In exploring the possibility of there being sound uses of unsound reasoning, or examples of unsound reasoning that are viewed as sound by those people who engage in them, I am deliberately seeking not to prejudge the question. It is a trivial matter to find unsound reasoning in our present world. People deduce great and ponderous conclusions from flawed premises. People either deny the possibility of inductive reasoning at all or use induction in such a poor fashion that they end up rejecting and transgressing the basic principles of reasoning altogether. In contemporary arguments about identity, one cannot help but find uncountable examples of reductio ad absurdum, in that the denial of stable reality leads necessarily to absurd and meaningless discourse. And one can hardly go online and observe political discussion without spurious correlation, bad use of sampling for statistical reasoning, or various forms of logical fallacies on a regular basis.
Although ignorance of logic is common, even rampant, we need not assume that all bad uses of logic are done in ignorance of what good logic is like. We can know, for example, that spurious correlations are common and still make them, because we find a purpose in doing so for our personal or political benefit. We can know, for example, that it is a logical fallacy to view a given conclusion as debunked simply because it can be connected to an unpopular worldview or person rather than addressing the argument itself. It is not hard to see how such grounds would exist for the intentional use of unsound reasoning, such as a desire not to waste one’s time dealing with the unsound arguments that others make, as well as a knowledge that far more people will be able to understand (and support) an accessible logical fallacy rather than the more difficult and complicated work that is required to address the actual flaws in the reasoning themselves. Are such uses of unsound reasoning themselves justifiable?
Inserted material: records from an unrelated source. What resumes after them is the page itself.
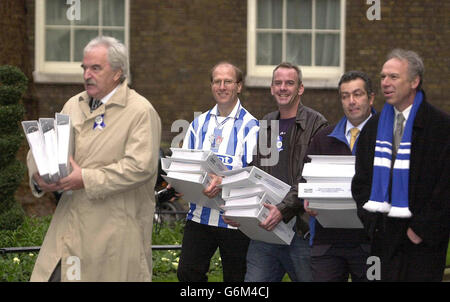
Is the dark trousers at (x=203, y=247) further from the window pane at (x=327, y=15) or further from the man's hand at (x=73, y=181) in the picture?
the window pane at (x=327, y=15)

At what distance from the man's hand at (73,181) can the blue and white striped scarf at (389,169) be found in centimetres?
171

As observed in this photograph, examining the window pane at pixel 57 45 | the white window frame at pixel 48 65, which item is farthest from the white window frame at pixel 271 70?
the window pane at pixel 57 45

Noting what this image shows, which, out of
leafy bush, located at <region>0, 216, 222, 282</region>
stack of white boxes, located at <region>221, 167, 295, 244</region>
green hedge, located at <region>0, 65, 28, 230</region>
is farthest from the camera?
green hedge, located at <region>0, 65, 28, 230</region>

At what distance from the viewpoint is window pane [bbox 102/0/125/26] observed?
13930 millimetres

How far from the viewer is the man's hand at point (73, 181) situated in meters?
4.94

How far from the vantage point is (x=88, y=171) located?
4.96m

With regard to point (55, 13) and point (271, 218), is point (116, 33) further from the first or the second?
point (271, 218)

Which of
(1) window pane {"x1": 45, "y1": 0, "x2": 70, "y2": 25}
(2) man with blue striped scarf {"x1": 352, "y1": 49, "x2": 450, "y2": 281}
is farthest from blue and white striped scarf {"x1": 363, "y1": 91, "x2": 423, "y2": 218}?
(1) window pane {"x1": 45, "y1": 0, "x2": 70, "y2": 25}

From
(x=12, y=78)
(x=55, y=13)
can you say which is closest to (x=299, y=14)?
(x=55, y=13)

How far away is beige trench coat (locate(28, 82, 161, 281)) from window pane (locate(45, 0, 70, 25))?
29.9 feet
Engaging in sound reasoning is not an easy matter. We must ourselves be equipped with the tools of sound reasoning as well as an understanding of the first principles of reality in such fields as morals and ethics, theology, philosophy, social and natural sciences (ranging from history to economics to biology and far beyond). We must then sharpen our skills in reasoning from accurate knowledge (itself no trivial feat to attain) with other people who are engaged in the same task, and then communicate that reasoning and accurate knowledge to other people in order to inform and persuade them to support sound public policy and encourage proper personal behavior. Given the immense difficulty and obvious importance of such tasks, it is little surprise that people would seek to find shortcuts to seek good ends via bad means, or seek to hurry along the process by skipping a few of the steps along the way.
Is this sound? Are the victories won by sophistry enduring and beneficial to those who win by using unsound reasoning to sway unreasoning and angry mobs, or to the people themselves who remain ignorant of sound reasoning and are simply manipulated by others? Does using logical fallacies harm our own understanding or even our character by so doing? Are we made more coarse and unjust by having acquired the habit of demolishing straw men or engaging in regular ad hominem attacks rather than sharpening our logic by casting down bogus arguments that seek to resist the truth? To what extent does our example of engaging in reasoned discourse help to educate those who may be ignorant of the finer points of logic and rhetoric, and to what extent is this educational value of example sabotaged by our poor example in these matters? Are we in such a state of crisis that we lack the time to gain the slow victory of reason over folly, of restraint over license, of education over ignorance, of righteousness over evil, so that we must resort to gaining quick victories via deceptive and dishonest means? Are things so dire as they appear to be?